[START OF EXERCISE MATERIALS]

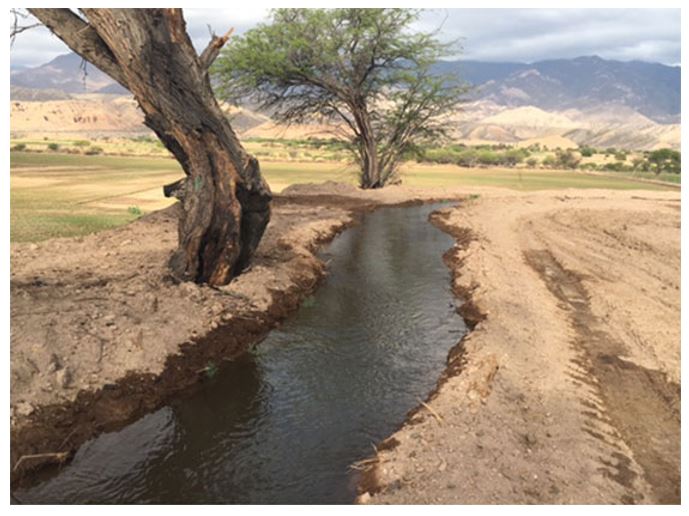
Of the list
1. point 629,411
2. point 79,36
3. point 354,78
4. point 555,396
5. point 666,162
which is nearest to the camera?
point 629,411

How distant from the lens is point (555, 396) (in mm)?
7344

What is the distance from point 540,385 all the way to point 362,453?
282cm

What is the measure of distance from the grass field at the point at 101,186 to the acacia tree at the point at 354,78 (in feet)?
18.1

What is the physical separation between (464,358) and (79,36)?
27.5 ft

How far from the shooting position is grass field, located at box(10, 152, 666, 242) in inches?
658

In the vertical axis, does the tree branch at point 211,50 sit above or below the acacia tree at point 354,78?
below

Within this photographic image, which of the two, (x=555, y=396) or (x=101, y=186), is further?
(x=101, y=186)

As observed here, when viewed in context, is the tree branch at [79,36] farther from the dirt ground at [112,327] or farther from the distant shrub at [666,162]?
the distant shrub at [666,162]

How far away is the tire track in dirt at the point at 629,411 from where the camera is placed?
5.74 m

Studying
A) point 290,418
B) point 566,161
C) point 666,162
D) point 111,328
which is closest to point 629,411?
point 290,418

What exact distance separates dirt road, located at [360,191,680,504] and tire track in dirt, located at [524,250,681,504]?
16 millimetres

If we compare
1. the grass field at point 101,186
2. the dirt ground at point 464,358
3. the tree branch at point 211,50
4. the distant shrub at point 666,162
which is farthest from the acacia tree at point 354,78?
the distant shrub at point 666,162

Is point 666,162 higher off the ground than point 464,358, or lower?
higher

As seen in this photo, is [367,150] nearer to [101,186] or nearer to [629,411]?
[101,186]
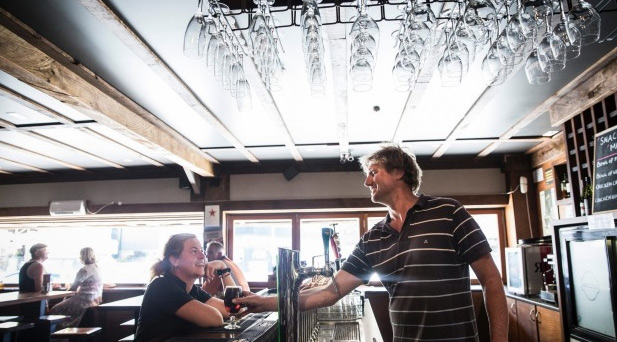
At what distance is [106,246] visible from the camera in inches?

[END OF EXERCISE MATERIALS]
[START OF EXERCISE MATERIALS]

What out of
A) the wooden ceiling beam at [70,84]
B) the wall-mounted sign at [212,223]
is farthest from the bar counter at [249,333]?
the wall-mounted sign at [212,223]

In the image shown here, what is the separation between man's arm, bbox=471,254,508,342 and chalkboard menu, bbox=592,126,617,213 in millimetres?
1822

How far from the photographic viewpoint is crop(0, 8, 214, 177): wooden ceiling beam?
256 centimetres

[END OF EXERCISE MATERIALS]

• **EXERCISE**:
In the material, begin at the line that has "Is point 666,162" and stop after the line that has "At what distance". Give those lines again with "nearer" replaced by "closer" and everything else unchanged, leaving out the pictures.

• **EXERCISE RESPONSE**:
Is point 666,162 higher off the ground than point 464,358, or lower?
higher

As seen in this photo, is [367,150] closer to [101,186] or closer to [629,411]?
[101,186]
At what distance is [106,246] visible from the camera in inches?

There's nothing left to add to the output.